Up in Raheny library the other day - and I borrowed Dr. Hammond's Covid Casebook - this from 'M.D.' the health correspondent for Private Eye. M.D. is Phil Hammond, an NHS doctor and his reports throughout the pandemic were and continue to be excellent. I'd not have been in lockstep with him on some issues - he was for example clearly more enthusiastic about lifting lockdowns at an earlier point than I would have been, albeit in retrospect he does make a good case for that, though he's not hostile to them per se, but in the broad brushstrokes would generally agree with his analysis. And it's quite something, essentially a republication of his columns from across the pandemic with some additional information to contextualise the situation and that's about it.
And yet, it provides a devastating and scathing critique of how the Tories handled it and how matters progressed.

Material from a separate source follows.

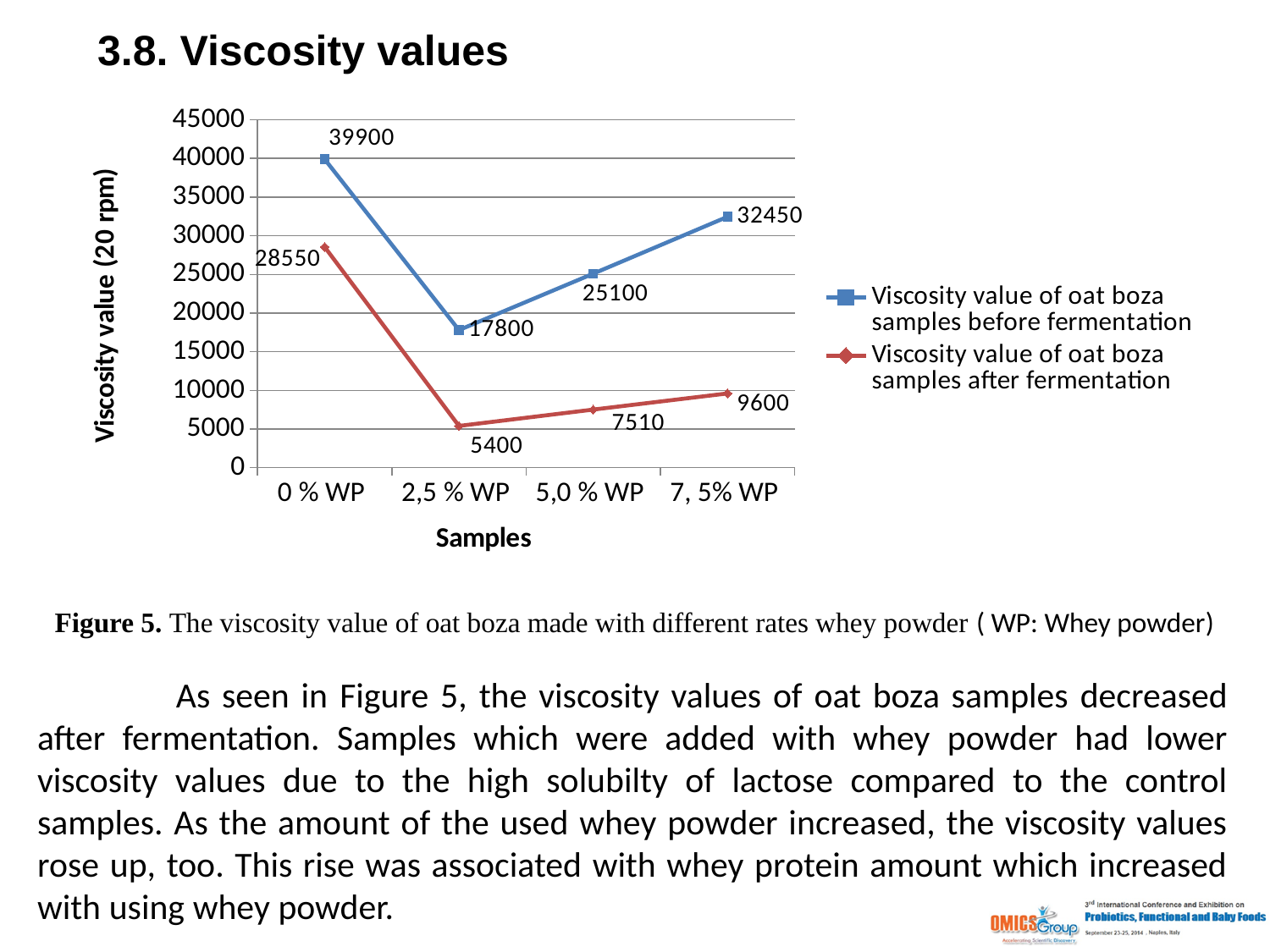
What is the difference between the viscosity values before and after fermentation at 0 % WP? 11350 What is the viscosity value of oat boza samples after fermentation at 5,0 % WP? 7510 Which sample has the lowest viscosity value before fermentation? 2,5 % WP What is the viscosity value of oat boza samples before fermentation at 0 % WP? 39900 Which sample has the highest viscosity value after fermentation? 0 % WP What is the viscosity value of oat boza samples before fermentation at 7, 5% WP? 32450 What is the viscosity value of oat boza samples after fermentation at 2,5 % WP? 5400 Which is larger: the viscosity value before fermentation at 5,0 % WP or at 7, 5% WP? 7, 5% WP Is the viscosity value after fermentation at 7, 5% WP greater or less than 10000? less What kind of chart is shown on the slide? line chart How many series does the legend list? 2 How many samples are shown on the x axis? 4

As early as May 2020 he was writing:
It's no surprise rich countries with high death tolls from Covid-19 are generally poor at prevention. The UK and US didn't initially take the virus seriously enough, but nor do they take public health and care of the elderly seriously enough. They both have high levels of income and social inequality, a strong aversions to a nanny state, threadbare social care and a diet of more than 50 per cent cheap sugary ultra-processed foods.
Most premature deaths from Covid-19 are happening in those with a pre-existing chronic disease often related to poor diet and obesity (metabolic syndrome, type 2 diabetes, high blood pressure, heart disease, fatty liver, kidney disease). If the government wants to reduce premature deaths from Covid-19 it needs to improve preventative health all round.
He also was profoundly hostile to the herd immunity strategy the UK government initially adopted.
There's also something about the presentation that brings home the unbelievable impacts across such a short period of time. The first column printed was on 16 March 202. 383 daily cases, 21 daily deaths, 65 UK deaths to date.
4th of May brought 5,006 cases, 520 daily deaths and a staggering 28,490 deaths to date.
1st of February, which would be roughly a year after the virus arrived21,246 daily cases, 1,018 daily deaths and 106,564 UK deaths to date.
Thankfully vaccines arrived that were efficacious. But amazing to think that Boris Johnson had early in the pandemic argued perhaps 6,000 people would die.